Re: [PATCH v2] KVM: x86/intr: Explicitly check NMI from guest to eliminate false positives

From: Sean Christopherson
Date: Tue Feb 06 2024 - 16:08:57 EST


On Tue, Feb 06, 2024, Sean Christopherson wrote:
> +Oliver
>
> On Wed, Dec 06, 2023, Like Xu wrote:
> > Note that when vm-exit is indeed triggered by PMI and before HANDLING_NMI
> > is cleared, it's also still possible that another PMI is generated on host.
> > Also for perf/core timer mode, the false positives are still possible since
> > that non-NMI sources of interrupts are not always being used by perf/core.
> > In both cases above, perf/core should correctly distinguish between real
> > RIP sources or even need to generate two samples, belonging to host and
> > guest separately, but that's perf/core's story for interested warriors.
>
> Oliver has a patch[*] that he promised he would send "soon" (wink wink) to
> properly fix events that are configured to exclude the guest. Unless someone
> objects, I'm going to tweak the last part of the changelog to be:
>
> Note that when VM-exit is indeed triggered by PMI and before HANDLING_NMI
> is cleared, it's also still possible that another PMI is generated on host.
> Also for perf/core timer mode, the false positives are still possible since
> that non-NMI sources of interrupts are not always being used by perf/core.
>
> For events that are host-only, perf/core can and should eliminate false
> positives by checking event->attr.exclude_guest, i.e. events that are
> configured to exclude KVM guests should never fire in the guest.
>
> Events that are configured to count host and guest are trickier, perhaps
> impossible to handle with 100% accuracy? And regardless of what accuracy
> is provided by perf/core, improving KVM's accuracy is cheap and easy, with
> no real downsides.

Never mind, this causes KUT's pmu_pebs test to fail:

FAIL: Multiple (0x700000055): No OVF irq, none PEBS records.
FAIL: Adaptive (0x1): Multiple (0x700000055): No OVF irq, none PEBS records.
FAIL: Adaptive (0x2): Multiple (0x700000055): No OVF irq, none PEBS records.
FAIL: Adaptive (0x4): Multiple (0x700000055): No OVF irq, none PEBS records.
FAIL: Adaptive (0x1f000008): Multiple (0x700000055): No OVF irq, none PEBS records.
FAIL: GP counter 0 (0xfffffffffffe): No OVF irq, none PEBS records.
FAIL: Multiple (0x700000055): No OVF irq, none PEBS records.
FAIL: Adaptive (0x1): GP counter 0 (0xfffffffffffe): No OVF irq, none PEBS records.
FAIL: Adaptive (0x1): Multiple (0x700000055): No OVF irq, none PEBS records.
FAIL: Adaptive (0x2): GP counter 0 (0xfffffffffffe): No OVF irq, none PEBS records.
FAIL: Adaptive (0x2): Multiple (0x700000055): No OVF irq, none PEBS records.
FAIL: Adaptive (0x4): GP counter 0 (0xfffffffffffe): No OVF irq, none PEBS records.
FAIL: Adaptive (0x4): Multiple (0x700000055): No OVF irq, none PEBS records.
FAIL: Adaptive (0x1f000008): GP counter 0 (0xfffffffffffe): No OVF irq, none PEBS records.
FAIL: Adaptive (0x1f000008): Multiple (0x700000055): No OVF irq, none PEBS records.
FAIL: Multiple (0x700000055): No OVF irq, none PEBS records.
FAIL: Adaptive (0x1): Multiple (0x700000055): No OVF irq, none PEBS records.
FAIL: Adaptive (0x2): Multiple (0x700000055): No OVF irq, none PEBS records.
FAIL: Adaptive (0x4): Multiple (0x700000055): No OVF irq, none PEBS records.
FAIL: Adaptive (0x1f000008): Multiple (0x700000055): No OVF irq, none PEBS records.
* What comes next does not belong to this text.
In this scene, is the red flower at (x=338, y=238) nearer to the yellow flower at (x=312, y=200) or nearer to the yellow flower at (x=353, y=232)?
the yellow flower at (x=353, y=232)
It might be a test bug, but I have neither the time nor the inclination to
investigate.


Like,

If you want any chance of your patches going anywhere but my trash folder, you
need to change your upstream workflow to actually run tests. I would give most
people the benefit of the doubt, e.g. assume they didn't have the requisite
hardware, or didn't realize which tests would be relevant/important. But this
is a recurring problem, and you have been warned, multiple times.